September 18, 2010
insecurity & uncertainty.
i think it's safe to say that the majority of people my age, your typical college student, is desperately looking for answers: what should i major in? is this really the school i should be it? how should i get involved? am i going to meet those life-long friends here? what am i gonna do after i graduate? ...the list goes on and on. i think the greatest question of all though is this:
who am i?
for your average 13-21 year old, these three words are probably as loaded as saying those other "3 little words." as i have coffee chats with friends, or just run into them at school, or pass by and say hey, that constant need to "figure ourselves out" is obvious in each and every person. and sometimes i think that the answer is so simple, we just tend to overlook. we over-analyze, worry, overthink, and doubt ourselves, when the answer is right there in front of our face:
who does GOD want me to be?
and the answer to that is pretty straight-forward, no matter how complicated you think you are. my best friend inspired me with something she wrote recently. in a vulnerable and incredibly honest paper regarding humility, she reminded me of the greatest truth of all: God is the be all and end of all of everything, and we are nothing. this is not to say that God doesn't care for us, or belittle us. He is not the "big man upstairs" who holds us all by our puppet strings. He is the only person who loves unconditionally, loves constantly, and loves perfectly. why then is it so hard for us to believe that? to trust it?

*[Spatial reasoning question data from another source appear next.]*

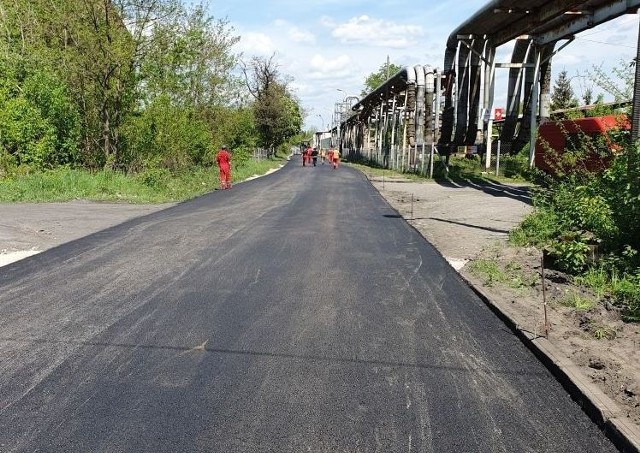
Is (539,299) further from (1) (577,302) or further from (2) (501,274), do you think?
(2) (501,274)

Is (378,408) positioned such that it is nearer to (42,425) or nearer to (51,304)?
(42,425)

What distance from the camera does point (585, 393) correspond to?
13.5 feet

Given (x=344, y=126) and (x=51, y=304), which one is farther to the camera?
(x=344, y=126)

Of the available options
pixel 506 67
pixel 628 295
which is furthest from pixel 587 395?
pixel 506 67

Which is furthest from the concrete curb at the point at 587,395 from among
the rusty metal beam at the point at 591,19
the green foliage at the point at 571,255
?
the rusty metal beam at the point at 591,19

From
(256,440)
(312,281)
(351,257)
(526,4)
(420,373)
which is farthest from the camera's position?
(526,4)

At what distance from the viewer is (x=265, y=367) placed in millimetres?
4637

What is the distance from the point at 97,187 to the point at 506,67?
20959 mm

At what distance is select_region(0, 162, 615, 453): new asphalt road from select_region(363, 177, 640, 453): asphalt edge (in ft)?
0.26

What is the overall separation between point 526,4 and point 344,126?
66.7 m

i see insecurity, that self-doubt in countless faces. in fact, that is normal. to see completely confidence and peace? that, is rare. and that is what i strive for. those people who know who they are, not because of their appearance, or their talent, or their other assets, but because they know who GOD intended them to be. and even if they don't have it all figured out yet, there is complete peace & freedom in the ability to completely hand your life over to the only One you should trust it with.
people disappoint. they fail. they fall. they. are. human. and the majority are all still incredibly unsure of their own lives. why then do we spend so much time looking for their approval? for me, it's never the people who "seem to have it all" who impress me, it's the people who may not have it all, don't care, and live with authenticity. those are the people that inspire me.
i donno, i guess what i'm trying to say is that too often we second guess ourselves, or our plans, instead of just surrendering and then stepping out in faith. i know it's cliche : be true to yourself, don't change, believe in yourself. but i look at it like this : be true to who God designed you to be, don't try to change that person, and believe that He has the best plan for your life in store. if He knew you since before you were even born, then why doubt what He has intended for your life? he knew you were gonna meet that girl, or that guy. he knew that you would choose where you wanted to go to school. he has it all set up. so live in it, revel in it.
i'm sure he has plenty of curveballs up ahead, but the one thing that won't change is His perfect and complete love for us. that, you can count on. that, will never fail.